> **Exercise text**:
When such a trend becomes conspicuous in other countries, Japan is seldom far behind. Shimizu cites the unhappy tale of a 40-year-old Osaka doctor who was moved to engage an investigative agency when he noticed his spouse appeared suspiciously enthusiastic over Facebook. A computer-savvy private eye managed to hack into her account (her password was her own birthday) and found amorous exchanges between the wife and a female physician. One read, “Let’s both dump our hubbies so we can be together.” Further probing determined the two women were also engaging in clandestine romantic trysts. Data captured off the screens were submitted as evidence in the divorce suit.

“What really makes Facebook so frightening,” writes Shimizu, “is how it blurs the boundaries between public and private. You might disclose something about your company to an intimate friend; that raises the possibility it will be spread to a ‘friend of a friend.’ “

Yu Arai, a researcher on cyber security, is quoted as saying it’s becoming a common practice of industrial spies to tap into SNS relationships as a means of uncovering corporate secrets.

The May 25 issues of Shukan Asahi and Nikkan Gendai both scrutinized the social networking site called “Ameba Pigg,” whose users — some 1.4 million of whom are estimated to be under age 15 — assume the guise of cute little avatars. The avatars hang out in a virtual Shibuya and Roppongi and suavely attired males can befriend females, inviting them to accompany them to a notorious subsite called Pigg H, where private rooms are furnished with beds — presumably for a session of cybersex.

Apparently some of the girls enticed to go along by offers of gifts are minors masquerading as adults, so we may be looking at a new form of virtual enjo kosai (teen prostitution). Nor is it entirely safe because it’s confined to online. As IT journalist Toshiyuki Inoue explains, “Once the participants become friendly, they can exchange email addresses under their real names and possibly even meet in person.”

Complaints over minors running up high charges for online gaming has led the major players in the industry, including such companies as Gree and Mobage (DeNA), to adopt self-imposed restrictions designed to discourage access by minors.

As potentially traumatic as addiction may be for the younger generation, Nikkan Gendai (June 12) notes that even middle-aged salarymen can become hooked on SNSs, which can lead to serious depression.

> **Given records**:

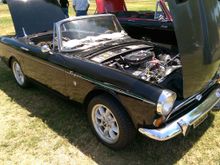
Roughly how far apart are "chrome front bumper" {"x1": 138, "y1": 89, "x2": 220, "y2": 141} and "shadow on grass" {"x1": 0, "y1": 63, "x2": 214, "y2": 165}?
1.48 ft

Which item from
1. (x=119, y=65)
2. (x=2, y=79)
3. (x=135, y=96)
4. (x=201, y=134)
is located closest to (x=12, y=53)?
(x=2, y=79)

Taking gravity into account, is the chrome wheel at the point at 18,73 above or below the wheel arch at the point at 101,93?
below

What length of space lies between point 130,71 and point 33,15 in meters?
2.99

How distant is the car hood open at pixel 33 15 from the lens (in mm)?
5934

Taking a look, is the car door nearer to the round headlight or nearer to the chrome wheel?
the chrome wheel

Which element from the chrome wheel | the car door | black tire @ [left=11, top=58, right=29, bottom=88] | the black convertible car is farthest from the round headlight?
the chrome wheel

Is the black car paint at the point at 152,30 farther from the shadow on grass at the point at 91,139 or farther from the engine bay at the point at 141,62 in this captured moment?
the shadow on grass at the point at 91,139

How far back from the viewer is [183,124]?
343cm

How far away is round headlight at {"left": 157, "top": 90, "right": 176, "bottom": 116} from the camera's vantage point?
316cm

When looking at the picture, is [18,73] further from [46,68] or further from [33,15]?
[46,68]

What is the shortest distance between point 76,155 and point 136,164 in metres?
0.76

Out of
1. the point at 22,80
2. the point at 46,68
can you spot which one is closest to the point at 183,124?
the point at 46,68

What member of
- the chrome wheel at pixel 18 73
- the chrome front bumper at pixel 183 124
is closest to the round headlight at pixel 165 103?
the chrome front bumper at pixel 183 124

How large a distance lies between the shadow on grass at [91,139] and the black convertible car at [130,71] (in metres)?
0.18
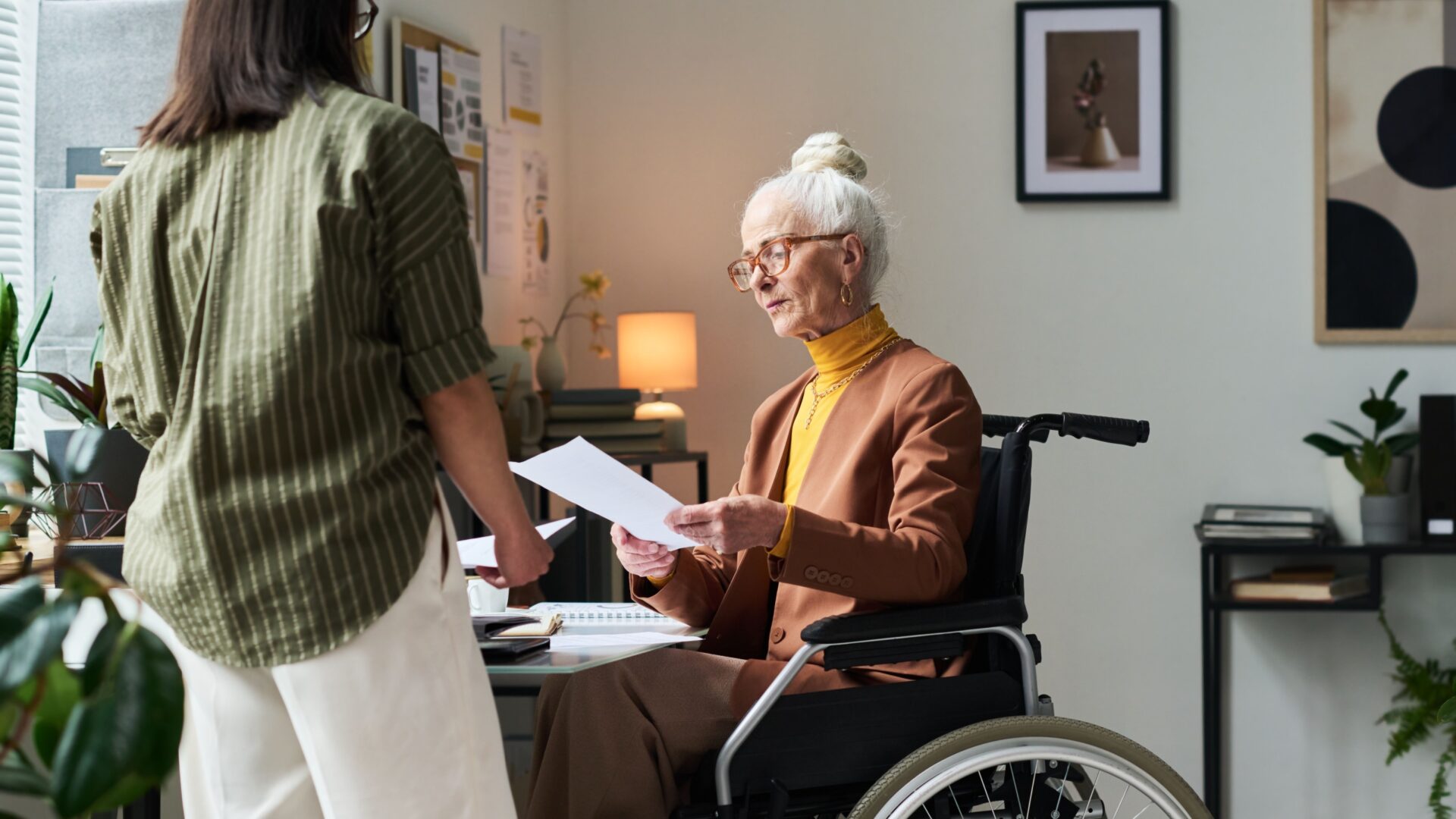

> **Try it**:
Extend the text on social networking sites in Japan by writing a continuation that picks up after its final sentence. None of the entries is needed for the work on this page.

> **Response to the task**:
“The first sign of trouble is insomnia,” says psychiatrist Joji Suzuki. “We need to watch out in particular for people who can’t walk someplace without constantly checking their smartphone, or who constantly interrupt whatever they’re doing to check their phone.”

Last year the National Hospital Organization Kurihama Medical and Addiction Center in Yokosuka City set up a department to treat Internet dependency.

“Nationwide, it’s estimated that 2.7 million people are addicted to the Internet. But as ‘addiction’ has yet to be defined, we don’t know the actual situation,” Satoko Mihara, a clinical psychologist at the center, told business magazine Shukan Diamond (June 2). (NHK’s website noted that if minors are included, the figure is likely to be about twice as high.)

Last August the Kurihama center organized a four-night, five-day workshop attended by 10 middle school students who sought to wean themselves from their computers and cellphones.

Those who read Japanese and would like to see how they measure up can take the 20-question self-evaluation questionnaire for Internet dependency (www.kurihama-med.jp/tiar/index.html) But be forewarned: if you score over 39 points out of a possible 100, you might need counseling.

Shukan Diamond also warns that the unsavory characters lurking on the Web may include those with ties to the yakuza.

“The newcomers to organized crime tend to be … made up of the generation familiar with cellphones, the Internet and games,” Atsushi Mizoguchi, an investigative reporter considered Japan’s top authority on crime syndicates, is quoted as saying. “To keep from being charged under the new antigang ordinances, gangs are diversifying by infiltrating these areas. In some cases syndicates that lack technological know-how may tie up with tech-savvy operators.”